Research by the Peter Bruce Group, as reported in Advanced Functional Materials, explains that Lithium-rich transition metal cathodes can deliver higher capacities than stoichiometric materials by exploiting redox reactions on oxygen. Oxidation of 02- on charging, however, often results in loss of oxygen from the lattice. In the case of Li2MnO3 all the capacity arises from oxygen loss, whereas doping with Ni and/or Co leads to the archetypal O-redox cathodes Li(Li0.2Ni0.2Mn0.6]O2 and Li[Li0.2Ni0.13Co0.13Mn0.54]O2, which exhibit much reduced oxygen loss.
Understanding the factors that determine the degree of reversible O-redox versus irreversible O-loss is important if Li-rich cathodes are to be exploited in next generation lithium-ion batteries. Here it is shown that the almost complete eradication of O-loss with Ni substitution is due to the presence of a less Li-rich, more Ni-rich (nearer stoichiometric) rocksalt shell at the surface of the particles compared with the bulk, which acts as a self-protecting layer against O-loss.

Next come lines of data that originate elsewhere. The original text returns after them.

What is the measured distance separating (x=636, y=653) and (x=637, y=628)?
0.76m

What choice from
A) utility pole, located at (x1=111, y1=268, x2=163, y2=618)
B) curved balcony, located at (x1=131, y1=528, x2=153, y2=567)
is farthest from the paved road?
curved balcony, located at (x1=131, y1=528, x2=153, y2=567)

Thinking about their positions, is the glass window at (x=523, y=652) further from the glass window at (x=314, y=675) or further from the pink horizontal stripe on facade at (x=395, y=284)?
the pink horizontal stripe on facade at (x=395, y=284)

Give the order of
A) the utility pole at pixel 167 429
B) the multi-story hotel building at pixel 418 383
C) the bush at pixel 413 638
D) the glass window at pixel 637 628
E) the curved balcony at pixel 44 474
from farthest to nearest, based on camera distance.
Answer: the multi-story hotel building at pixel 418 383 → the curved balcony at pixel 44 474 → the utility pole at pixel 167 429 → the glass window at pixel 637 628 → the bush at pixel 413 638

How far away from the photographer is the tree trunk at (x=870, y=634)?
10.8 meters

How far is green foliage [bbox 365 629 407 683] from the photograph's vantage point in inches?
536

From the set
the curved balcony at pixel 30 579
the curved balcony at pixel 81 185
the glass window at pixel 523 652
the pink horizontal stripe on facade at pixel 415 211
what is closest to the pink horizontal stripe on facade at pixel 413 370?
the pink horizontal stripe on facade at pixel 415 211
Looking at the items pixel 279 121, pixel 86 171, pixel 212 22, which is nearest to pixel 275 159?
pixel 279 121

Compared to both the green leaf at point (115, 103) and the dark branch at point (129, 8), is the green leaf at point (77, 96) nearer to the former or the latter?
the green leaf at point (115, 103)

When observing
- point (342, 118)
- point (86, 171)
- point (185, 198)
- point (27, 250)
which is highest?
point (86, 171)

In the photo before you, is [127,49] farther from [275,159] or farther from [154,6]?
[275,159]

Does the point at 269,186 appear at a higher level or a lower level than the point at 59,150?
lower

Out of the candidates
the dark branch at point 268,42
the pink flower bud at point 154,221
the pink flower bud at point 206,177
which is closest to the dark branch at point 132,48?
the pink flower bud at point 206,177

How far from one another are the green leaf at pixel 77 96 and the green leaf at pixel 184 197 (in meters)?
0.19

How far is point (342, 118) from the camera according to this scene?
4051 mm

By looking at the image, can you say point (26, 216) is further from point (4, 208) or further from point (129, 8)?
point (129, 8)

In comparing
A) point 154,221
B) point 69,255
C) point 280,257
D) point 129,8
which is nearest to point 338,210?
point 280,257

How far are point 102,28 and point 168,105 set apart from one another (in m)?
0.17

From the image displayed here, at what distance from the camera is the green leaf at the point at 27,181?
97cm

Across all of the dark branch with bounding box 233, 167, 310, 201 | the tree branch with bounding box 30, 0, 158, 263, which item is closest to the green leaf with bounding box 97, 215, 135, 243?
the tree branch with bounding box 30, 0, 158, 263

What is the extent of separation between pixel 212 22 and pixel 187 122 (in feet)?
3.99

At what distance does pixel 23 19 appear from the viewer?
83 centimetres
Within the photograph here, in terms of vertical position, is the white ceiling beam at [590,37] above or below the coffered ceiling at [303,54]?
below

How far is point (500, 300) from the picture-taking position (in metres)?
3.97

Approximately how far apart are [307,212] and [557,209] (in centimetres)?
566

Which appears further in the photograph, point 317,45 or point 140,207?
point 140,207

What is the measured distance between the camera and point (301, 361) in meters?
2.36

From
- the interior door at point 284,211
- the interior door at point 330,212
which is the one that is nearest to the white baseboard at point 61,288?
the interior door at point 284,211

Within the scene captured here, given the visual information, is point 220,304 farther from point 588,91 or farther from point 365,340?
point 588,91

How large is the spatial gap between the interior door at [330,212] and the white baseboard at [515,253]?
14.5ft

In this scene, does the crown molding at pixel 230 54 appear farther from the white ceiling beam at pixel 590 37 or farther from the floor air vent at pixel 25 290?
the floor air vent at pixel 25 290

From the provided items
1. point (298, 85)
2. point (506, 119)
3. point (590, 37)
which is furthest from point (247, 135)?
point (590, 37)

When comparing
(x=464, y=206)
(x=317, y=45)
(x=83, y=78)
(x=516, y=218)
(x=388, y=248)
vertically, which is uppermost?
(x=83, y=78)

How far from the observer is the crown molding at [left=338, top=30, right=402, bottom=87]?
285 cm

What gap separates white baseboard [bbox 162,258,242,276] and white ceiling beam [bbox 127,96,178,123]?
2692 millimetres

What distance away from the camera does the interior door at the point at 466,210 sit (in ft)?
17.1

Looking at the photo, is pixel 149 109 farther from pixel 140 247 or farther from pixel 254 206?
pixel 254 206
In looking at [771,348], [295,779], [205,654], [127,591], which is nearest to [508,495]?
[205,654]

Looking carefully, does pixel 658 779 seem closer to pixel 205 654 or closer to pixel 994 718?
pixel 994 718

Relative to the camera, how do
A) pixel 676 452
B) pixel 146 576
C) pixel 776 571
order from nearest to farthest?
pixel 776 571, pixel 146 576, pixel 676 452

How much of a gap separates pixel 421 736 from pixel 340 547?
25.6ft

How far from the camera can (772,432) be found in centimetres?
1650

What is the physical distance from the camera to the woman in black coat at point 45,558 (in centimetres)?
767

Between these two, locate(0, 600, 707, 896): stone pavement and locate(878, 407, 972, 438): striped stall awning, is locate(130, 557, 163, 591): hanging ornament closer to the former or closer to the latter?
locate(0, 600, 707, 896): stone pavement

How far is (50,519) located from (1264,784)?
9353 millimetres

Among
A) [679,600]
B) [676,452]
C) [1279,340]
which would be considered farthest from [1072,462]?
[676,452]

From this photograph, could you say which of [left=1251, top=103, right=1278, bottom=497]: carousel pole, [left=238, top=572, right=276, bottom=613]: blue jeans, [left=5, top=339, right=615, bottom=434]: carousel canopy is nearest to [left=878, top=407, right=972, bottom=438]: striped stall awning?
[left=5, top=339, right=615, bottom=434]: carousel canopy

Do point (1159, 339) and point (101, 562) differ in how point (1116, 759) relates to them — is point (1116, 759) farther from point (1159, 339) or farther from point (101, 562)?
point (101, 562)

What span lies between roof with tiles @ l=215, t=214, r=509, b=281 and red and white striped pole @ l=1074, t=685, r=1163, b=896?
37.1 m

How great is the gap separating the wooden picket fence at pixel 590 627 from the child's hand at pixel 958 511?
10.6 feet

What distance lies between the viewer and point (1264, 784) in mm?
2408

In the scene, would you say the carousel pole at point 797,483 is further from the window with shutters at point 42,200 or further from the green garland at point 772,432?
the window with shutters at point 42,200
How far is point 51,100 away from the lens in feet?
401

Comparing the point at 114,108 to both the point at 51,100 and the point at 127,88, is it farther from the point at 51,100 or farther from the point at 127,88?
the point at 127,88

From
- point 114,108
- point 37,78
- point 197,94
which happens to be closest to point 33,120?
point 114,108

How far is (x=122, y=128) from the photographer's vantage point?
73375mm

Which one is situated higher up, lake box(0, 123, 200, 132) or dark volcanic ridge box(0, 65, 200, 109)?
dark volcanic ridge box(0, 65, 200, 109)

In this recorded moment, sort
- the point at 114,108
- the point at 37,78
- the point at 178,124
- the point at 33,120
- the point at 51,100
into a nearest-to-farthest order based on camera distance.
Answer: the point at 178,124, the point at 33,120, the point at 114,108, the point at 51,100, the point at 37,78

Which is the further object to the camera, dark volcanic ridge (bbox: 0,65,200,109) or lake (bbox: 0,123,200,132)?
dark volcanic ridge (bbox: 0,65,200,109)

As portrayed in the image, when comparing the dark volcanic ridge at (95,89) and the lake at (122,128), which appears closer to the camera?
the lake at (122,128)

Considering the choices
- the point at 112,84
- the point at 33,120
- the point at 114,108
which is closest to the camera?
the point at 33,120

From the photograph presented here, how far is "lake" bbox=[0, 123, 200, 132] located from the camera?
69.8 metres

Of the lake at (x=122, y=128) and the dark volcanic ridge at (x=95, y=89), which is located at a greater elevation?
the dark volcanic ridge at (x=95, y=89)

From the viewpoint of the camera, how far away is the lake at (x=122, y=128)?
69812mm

In the case of Ni and Co co-substitution, a thinner rocksalt shell forms, and the O-loss is more abundant. In contrast, Co doping does not result in a surface shell yet it still suppresses O-loss, although less so than Ni and Ni-Co doping, indicating that doping without shell formation is effective and that two mechanisms exist for O-loss suppression.